I wrote this shortly after acquiring a mini-lathe ("7x12") and deciding I wanted to cut some thread pitches which weren't in the supplied table - a 27tpi imperial and a few metric threads. To begin with, I wrote a quick hack in C to list all possible combinations of the gears I had, then sorted, winnowed and parsed the output using standard Unix command line utilities. This got me my ratios for 27tpi and 1.75mm. Then I thought someone else might find it useful. Then it occurred to me to look to see if someone else had already published anything which did the same job - indeed they had. W. E. Johns, for example, did something quite similar and wrote a javascript calculator, see here.. Varmint Al has a DOS executable, and also a Visual Basic version by Paul Bussieres. I decided I'd prefer a version that will run for at least Windows, Mac and Linux users, so I re-wrote mine in Javascript. Javascript should run on any modern browser, although I'm willing to bet it messes up comprehensively if used with Internet Explorer. See the bit which reads "as-is with no warranty". There's another implementation which works in your browser, though, by thelittlemachineshop, here and also another CGI version on, here.

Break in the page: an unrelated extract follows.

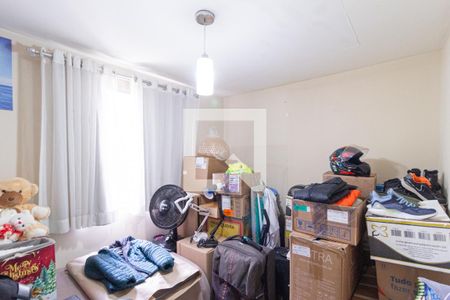 Quarto 1 de apartamento para alugar com 2 quartos, 47m² em São Pedro, Osasco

To use, first adjust the gear set to match your own (by adding any extra gears you have, and/or setting any you're missing to zero) then check the correct leadscrew is selected, fill in the required tpi or mm pitch and hit the "search for combinations" button. The script attempts to eliminate possibilities which won't physically fit. You might however be interested in them anyway if you're planning to add extra layshafts or make other modifications - pick "eliminate many bad combinations" or "allow combinations which won't fit" instead of "eliminate most bad combinations" if you want to see combinations which would otherwise be screened out. After finding some gear combinations which give thread pitches at or near your target (if any) the list of possibilities appears in the "results" drop-down. Exact matches are shown in bold when the list is dropped down. Pick an option from the list to fill in the coloured table below with the gears, pitch (tpi and mm) and error amounts. The script will also attempt to draw the combination, roughly, so you can get an idea of whether the gears look like they're going to fit - if the combination is too awkward, for whatever reason, the drawing bit will just give up. The validation tries to eliminate combinations which simply won't fit, but occasionally one gets through.

Note: Metric threads with imperial leadscrew or vice-versa

It's generally easiest to get metric threads with an imperial leadscrew if you stir a 127 tooth gear into the mix. Unfortunately, there's not really room for one in an unmodified mini-lathe, plus they're hard to find for this machine. It's often said that a 21 tooth gear will get you closer to some metric threads, but that only really seems to help for 1mm pitch. A 31 tooth provides a few closer matches, but a 63 tooth looks like it'd be worth a try, giving noticably closer to 0.75, 1.0, 1.5 and 1.75 pitches. (A 127 tooth will allow some exact combinations, though, so if you do a lot of both metric and imperial threading, a gearbox modification consisting of an optional auxilliary 100:127 ratio is probably the way to go.)

Final disclaimer

My gear ratio calculator isn't based on anyone else's code, and it hasn't been all that extensively tested. It is licensed to you under the GPL V3. Once again the reader is referred to the "no warranty" clause, above. As custodian of your own lathe, machine shop and person, it is your responsibility to check the sanity and safety of any gear setup you try. I accept no responsibility or liability whatsoever for any damage or loss arising from your use of gear combinations suggested by the output of my gear ratio calculator.